If Paul shifts, eyes once more will turn to Lisa Murkowski. In anticipation of this, news outlets are once more reporting sweeteners to Alaska that characterized earlier versions of the bill. The reporting is somewhat vague and sometimes inaccurate, so I thought a deper dive would be helpful.
I must caveat all of this by noting that this analysis is based on a quick read of a bill that was released just today—I welcome any corrections or additions.

* Five percent of the funds appropriated for a particular “short term assistance plan” will be distributed to low density states (with less than 30 people a square mile). (Bill, p. 7). This by itself isn’t horribly disproportionate at the moment—in 2015, these states had 3.8% of the population. But over time, as the population in some of these states keeps dipping, it will grown more disproportionate. NBC misreports, however, that 5% of all federal funds will be going to these states, which does not appear to be the case. But Alaska is one of the 9 states that benefits from this slight bump.
* It reintroduces (p. 22) a provision that was floated earlier, that would give a bump in funding to low density states whose healthcare costs are more than 20% of the population. This benefits only North Dakota and Alaska. The bump is proportional to how much their costs exceed the national average, so Alaska at 38%, benefits more than North Dakota, at 22%. As I mentioned in my earlier post, the argument that Alaska needs this special treatment is nonsensical. The agency is given the power to adjust the funding to take into account healthcare costs, and there are other reasons for high healthcare costs than low density. 
* For states that obtained 1332 waivers under the ACA (exactly two states as far as I can see—Alaska, and Hawaii) an additional 500 million dollars is made available. (p. 44).
* It imposes penalties on states whose costs with respect to certain beneficiary groups exceed that of the national average by more than 25%. (p. 81). It exempts from this low density states. It is likely that this benefits only Alaska, and maybe North Dakota, if it benefits anyone at all. 

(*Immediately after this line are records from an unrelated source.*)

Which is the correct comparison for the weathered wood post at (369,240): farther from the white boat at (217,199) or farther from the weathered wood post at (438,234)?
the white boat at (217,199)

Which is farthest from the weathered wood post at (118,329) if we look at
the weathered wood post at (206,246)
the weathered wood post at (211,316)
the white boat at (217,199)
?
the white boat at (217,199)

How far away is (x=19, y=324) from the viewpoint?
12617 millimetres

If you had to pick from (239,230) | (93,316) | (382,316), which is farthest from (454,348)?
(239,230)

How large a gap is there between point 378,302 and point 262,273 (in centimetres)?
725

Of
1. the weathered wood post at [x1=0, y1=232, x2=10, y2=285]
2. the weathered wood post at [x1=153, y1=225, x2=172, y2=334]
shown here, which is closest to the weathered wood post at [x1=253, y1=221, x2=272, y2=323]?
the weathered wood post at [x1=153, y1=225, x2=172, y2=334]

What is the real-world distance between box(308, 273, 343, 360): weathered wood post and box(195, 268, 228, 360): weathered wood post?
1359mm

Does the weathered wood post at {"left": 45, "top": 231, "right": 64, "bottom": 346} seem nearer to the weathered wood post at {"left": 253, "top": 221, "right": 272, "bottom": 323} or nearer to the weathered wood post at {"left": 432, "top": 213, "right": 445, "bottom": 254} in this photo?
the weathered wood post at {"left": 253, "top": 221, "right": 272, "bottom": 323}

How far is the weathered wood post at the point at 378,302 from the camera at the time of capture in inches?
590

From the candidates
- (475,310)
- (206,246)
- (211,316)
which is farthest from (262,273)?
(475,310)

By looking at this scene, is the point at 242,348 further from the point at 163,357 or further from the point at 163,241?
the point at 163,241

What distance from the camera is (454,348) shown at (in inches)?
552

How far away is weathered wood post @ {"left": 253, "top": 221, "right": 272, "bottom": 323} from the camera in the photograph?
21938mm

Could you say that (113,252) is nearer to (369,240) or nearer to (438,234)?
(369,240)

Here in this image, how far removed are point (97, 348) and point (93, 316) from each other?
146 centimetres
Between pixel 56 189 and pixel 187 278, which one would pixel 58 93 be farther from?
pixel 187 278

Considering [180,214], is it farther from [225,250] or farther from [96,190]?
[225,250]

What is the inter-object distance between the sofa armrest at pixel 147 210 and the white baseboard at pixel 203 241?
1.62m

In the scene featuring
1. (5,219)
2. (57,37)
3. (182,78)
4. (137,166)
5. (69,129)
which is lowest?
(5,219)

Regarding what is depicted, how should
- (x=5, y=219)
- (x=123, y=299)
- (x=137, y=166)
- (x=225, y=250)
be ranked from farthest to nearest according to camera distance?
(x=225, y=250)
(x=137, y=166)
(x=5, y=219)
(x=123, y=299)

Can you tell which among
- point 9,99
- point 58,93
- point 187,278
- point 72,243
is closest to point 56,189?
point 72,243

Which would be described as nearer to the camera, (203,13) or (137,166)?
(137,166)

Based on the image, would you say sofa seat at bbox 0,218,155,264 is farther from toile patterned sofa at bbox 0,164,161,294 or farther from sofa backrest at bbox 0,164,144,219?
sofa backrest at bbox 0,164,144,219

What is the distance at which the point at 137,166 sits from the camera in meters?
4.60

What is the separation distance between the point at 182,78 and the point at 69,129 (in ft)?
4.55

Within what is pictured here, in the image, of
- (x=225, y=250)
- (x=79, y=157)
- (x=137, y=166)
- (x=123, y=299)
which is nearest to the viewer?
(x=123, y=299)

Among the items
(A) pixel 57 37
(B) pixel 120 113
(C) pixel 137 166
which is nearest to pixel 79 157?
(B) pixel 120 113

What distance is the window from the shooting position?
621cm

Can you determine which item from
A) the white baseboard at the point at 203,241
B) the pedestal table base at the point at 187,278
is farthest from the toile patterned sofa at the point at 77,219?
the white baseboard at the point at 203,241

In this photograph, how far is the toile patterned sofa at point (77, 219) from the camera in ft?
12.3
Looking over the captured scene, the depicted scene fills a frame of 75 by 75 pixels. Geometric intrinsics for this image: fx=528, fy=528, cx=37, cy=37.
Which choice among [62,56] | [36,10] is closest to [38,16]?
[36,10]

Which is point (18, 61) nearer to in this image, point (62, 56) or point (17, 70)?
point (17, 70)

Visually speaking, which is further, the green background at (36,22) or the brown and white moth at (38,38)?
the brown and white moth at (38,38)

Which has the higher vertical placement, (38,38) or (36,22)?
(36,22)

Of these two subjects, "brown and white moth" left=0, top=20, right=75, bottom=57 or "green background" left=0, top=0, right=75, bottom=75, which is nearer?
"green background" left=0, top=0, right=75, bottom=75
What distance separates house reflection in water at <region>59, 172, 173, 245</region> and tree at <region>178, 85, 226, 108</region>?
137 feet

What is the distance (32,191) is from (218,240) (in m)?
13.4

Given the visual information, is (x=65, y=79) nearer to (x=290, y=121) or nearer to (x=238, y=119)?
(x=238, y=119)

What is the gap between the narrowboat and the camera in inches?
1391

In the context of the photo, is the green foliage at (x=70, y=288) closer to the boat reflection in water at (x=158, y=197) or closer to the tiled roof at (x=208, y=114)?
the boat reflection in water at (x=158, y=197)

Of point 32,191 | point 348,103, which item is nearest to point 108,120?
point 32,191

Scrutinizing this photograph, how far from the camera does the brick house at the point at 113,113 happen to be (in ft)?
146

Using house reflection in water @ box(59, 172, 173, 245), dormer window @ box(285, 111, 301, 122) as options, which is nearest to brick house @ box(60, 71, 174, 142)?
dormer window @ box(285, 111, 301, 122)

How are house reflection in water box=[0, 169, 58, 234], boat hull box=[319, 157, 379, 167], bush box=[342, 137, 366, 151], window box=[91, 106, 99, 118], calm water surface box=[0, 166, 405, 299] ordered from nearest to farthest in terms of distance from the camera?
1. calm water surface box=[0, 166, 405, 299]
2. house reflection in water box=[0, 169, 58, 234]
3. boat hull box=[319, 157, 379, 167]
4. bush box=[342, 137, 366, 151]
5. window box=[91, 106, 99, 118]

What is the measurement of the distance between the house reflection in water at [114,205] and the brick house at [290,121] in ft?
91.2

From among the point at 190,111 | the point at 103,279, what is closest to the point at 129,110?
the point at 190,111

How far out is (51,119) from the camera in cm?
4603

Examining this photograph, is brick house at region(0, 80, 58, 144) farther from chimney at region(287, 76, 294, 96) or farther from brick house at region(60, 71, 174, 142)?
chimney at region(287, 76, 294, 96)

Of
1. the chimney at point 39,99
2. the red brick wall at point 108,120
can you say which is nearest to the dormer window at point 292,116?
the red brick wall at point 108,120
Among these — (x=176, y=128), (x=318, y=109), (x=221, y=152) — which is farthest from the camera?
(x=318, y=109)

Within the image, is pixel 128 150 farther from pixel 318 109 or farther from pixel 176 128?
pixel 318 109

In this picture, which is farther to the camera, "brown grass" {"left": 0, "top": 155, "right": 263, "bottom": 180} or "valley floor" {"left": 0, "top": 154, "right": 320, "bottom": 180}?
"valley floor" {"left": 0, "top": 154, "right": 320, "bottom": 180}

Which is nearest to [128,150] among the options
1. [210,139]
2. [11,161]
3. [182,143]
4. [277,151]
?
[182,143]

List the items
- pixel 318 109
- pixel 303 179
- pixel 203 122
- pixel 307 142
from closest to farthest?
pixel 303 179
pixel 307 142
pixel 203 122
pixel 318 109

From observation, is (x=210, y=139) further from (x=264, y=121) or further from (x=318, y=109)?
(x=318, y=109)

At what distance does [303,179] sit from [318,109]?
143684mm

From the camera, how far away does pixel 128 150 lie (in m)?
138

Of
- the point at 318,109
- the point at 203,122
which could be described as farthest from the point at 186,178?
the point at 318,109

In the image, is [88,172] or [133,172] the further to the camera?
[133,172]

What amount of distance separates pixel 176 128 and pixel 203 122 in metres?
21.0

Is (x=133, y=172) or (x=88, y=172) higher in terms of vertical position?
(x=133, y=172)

* The states with separate poverty guidelines as of 2017 get additional federal match funding (FMAP). (p. 141-43). This benefits two states—Alaska and Hawaii, the only two states in that category. Alaska will get a bump of 25% of the average spending of the other states. Hawaii will get 15%.
* It keeps in place certain funding for Native Americans (p. 138). This benefits states with high Native American populations. At 16.5%, Alaska’s share of Native Americans (Alaska Natives) dwarfs that of other states. New Mexico and Oklahoma follow, with 9.5% and 8% respectively, with a few other “high percentage” states hovering at around 5%.
One interesting tidbit. Vox reported that states that recently expanded Medicaid under the ACA would also get additional money. I expected that this would also benefit Alaska, as Alaska expanded Medicaid only in 2015, as did a couple of other states—Indiana and Montana. But as it turns out, a state would have had to have expanded sometime in 2017 to get this perk. (p. 42).  (NB—CNN reports a 2015 cut off.  It’s either using a different version of the bill or got this wrong).